Your output should be the lines below from the one holding "House plans - traditional" through the one holding "3D Curved Tempered", transcribed exactly, with no pictures.

# # # # # # #

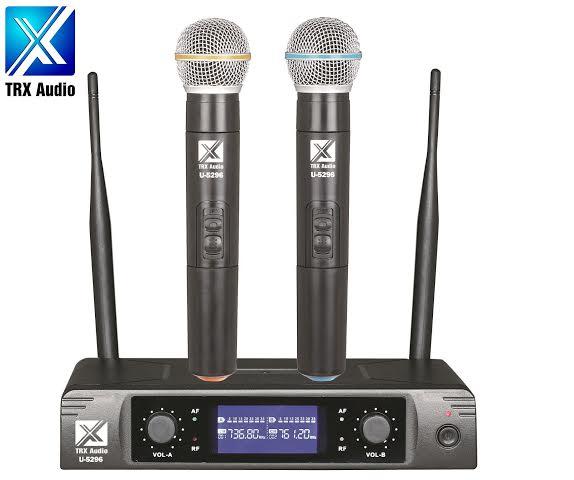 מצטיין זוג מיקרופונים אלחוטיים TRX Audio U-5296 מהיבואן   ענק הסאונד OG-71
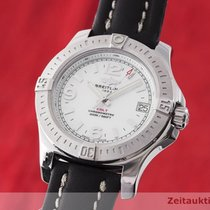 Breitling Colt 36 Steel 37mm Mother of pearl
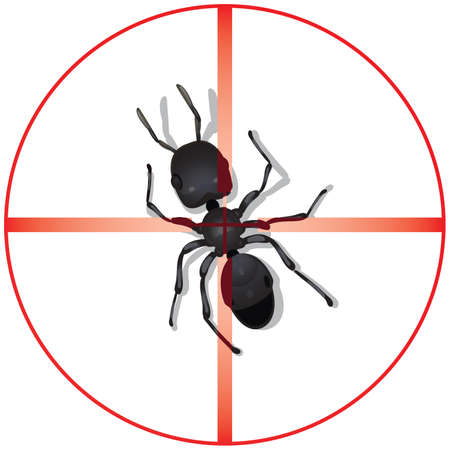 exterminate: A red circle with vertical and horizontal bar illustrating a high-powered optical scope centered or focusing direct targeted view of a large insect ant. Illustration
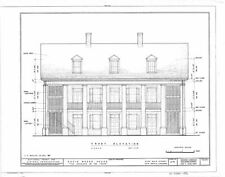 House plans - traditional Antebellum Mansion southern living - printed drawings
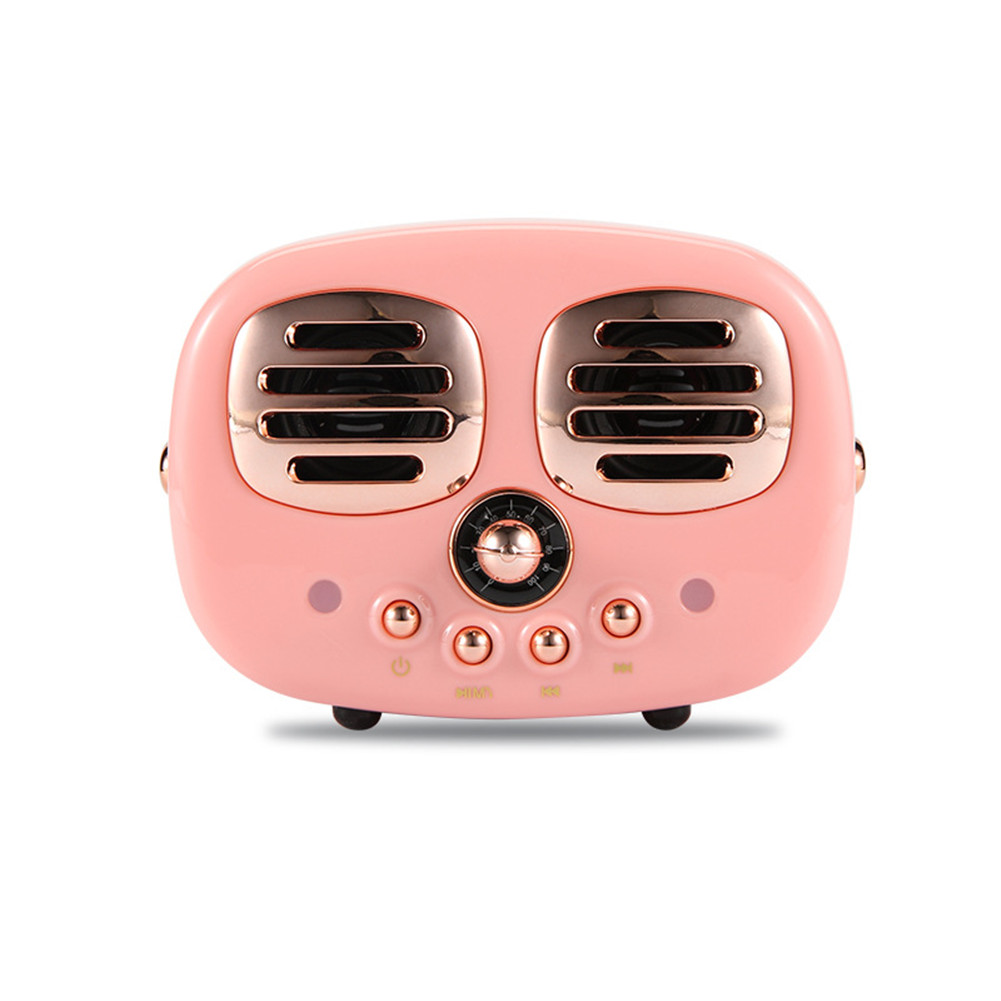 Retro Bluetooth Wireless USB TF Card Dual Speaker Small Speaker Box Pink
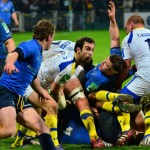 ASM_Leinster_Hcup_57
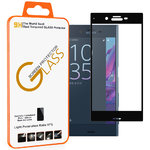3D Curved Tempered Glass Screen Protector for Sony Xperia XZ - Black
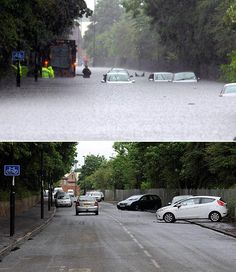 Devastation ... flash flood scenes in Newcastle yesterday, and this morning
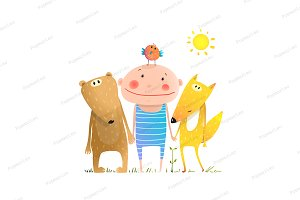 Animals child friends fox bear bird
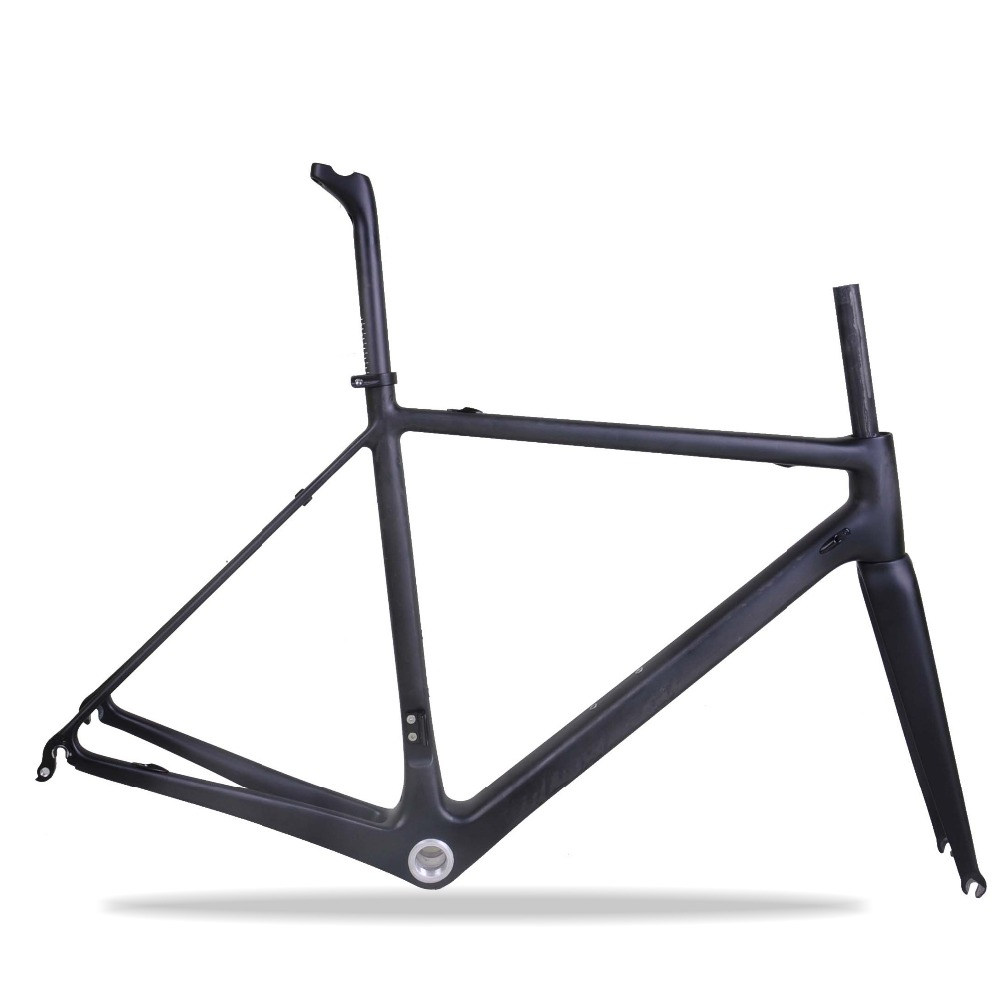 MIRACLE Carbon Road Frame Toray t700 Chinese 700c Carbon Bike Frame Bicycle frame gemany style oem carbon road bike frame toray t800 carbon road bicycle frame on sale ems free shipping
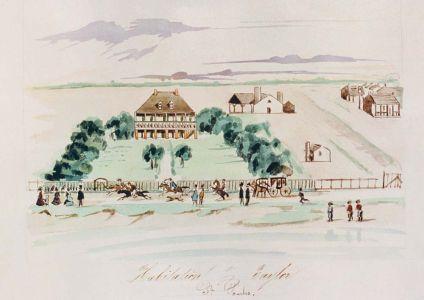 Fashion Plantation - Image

# # # # # # #

### EXERCISE RESULT
 House plans - traditional Antebellum Mansion southern living - printed drawings
 Retro Bluetooth Wireless USB TF Card Dual Speaker Small Speaker Box Pink
 ASM_Leinster_Hcup_57
3D Curved Tempered Glass Screen Protector for Sony Xperia XZ - Black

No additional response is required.